Numbers, numbers, numbers
Those of you who can't get enough of housing-market data will be delighted to hear that not one but two major indexes of housing prices are out this morning.
The Office of Federal Housing Enterprise Oversight's house price index, which you can find HERE, shows prices rising slightly in the Baltimore metro area -- just under 2 percent -- in the final three months of 2007 vs. the same period a year earlier. Prices in the Washington area, by contrast, fell almost 3 percent.
Standard & Poor's Case-Shiller index, also released today and available HERE, shows much bigger price drops in the metro areas it tracks.
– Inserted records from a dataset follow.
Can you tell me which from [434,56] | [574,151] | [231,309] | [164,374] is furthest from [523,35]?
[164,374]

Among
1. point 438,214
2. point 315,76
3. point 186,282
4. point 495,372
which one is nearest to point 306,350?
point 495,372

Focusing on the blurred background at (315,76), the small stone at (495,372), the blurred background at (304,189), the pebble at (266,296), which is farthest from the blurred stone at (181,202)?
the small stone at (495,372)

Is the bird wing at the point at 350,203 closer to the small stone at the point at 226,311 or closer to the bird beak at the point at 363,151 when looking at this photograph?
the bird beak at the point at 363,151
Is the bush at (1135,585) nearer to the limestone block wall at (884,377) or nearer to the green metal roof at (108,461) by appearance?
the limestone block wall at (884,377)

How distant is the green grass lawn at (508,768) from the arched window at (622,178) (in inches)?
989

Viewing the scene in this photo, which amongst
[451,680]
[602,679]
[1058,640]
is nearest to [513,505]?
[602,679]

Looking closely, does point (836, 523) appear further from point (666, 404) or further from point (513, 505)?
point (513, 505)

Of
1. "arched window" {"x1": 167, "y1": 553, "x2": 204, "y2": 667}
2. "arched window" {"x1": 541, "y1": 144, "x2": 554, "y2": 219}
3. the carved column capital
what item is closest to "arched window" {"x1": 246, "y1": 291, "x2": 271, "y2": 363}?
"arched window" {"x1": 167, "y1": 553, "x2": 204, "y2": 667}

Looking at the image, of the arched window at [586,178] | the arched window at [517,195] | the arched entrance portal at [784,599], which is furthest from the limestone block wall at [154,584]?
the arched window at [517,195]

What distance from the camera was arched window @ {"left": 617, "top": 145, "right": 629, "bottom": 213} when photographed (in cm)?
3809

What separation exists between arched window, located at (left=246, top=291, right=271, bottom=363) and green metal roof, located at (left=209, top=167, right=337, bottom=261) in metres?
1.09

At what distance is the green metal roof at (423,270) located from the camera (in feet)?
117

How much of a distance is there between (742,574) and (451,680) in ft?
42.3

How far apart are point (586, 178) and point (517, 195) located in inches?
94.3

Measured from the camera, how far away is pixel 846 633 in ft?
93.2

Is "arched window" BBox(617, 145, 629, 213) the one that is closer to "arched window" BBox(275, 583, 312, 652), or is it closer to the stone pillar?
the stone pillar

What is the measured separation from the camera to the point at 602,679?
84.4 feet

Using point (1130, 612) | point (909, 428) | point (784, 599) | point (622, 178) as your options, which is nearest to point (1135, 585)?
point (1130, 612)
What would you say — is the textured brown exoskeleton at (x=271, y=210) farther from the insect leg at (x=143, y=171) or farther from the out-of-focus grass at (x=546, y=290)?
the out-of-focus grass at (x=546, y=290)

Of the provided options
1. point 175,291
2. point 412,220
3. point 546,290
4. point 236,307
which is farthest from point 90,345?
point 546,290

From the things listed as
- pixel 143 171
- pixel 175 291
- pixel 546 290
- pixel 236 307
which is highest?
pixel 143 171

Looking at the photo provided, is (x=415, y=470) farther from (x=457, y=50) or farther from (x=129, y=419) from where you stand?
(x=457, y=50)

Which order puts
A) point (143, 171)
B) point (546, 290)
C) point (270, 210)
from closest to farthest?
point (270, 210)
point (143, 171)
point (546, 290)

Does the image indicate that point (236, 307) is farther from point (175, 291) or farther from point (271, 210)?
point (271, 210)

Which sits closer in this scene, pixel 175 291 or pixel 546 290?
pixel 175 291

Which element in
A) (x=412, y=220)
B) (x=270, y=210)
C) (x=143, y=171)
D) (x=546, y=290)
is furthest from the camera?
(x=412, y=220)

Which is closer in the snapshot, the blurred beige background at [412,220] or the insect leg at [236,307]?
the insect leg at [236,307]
Washington, which is as close to Baltimore as Case-Shiller lets us get, dropped 9.4 percent from December 2006 through December 2007 -- not as steep as the worst-hit areas, such as Miami and Los Angeles, but not one of the better performances, either.
Why the big difference?
Both measures attempt to weed out apples-to-orange comparisons by tracking the values of the same houses over time, but they're not measuring exactly the same thing. OFHEO's index tracks only the so-called "conforming" mortgages financed by Fannie Mae and Freddie Mac, which cuts out pricey jumbo loans and almost all subprime mortgages. Also, OFHEO's main index includes refinancing as well as sales.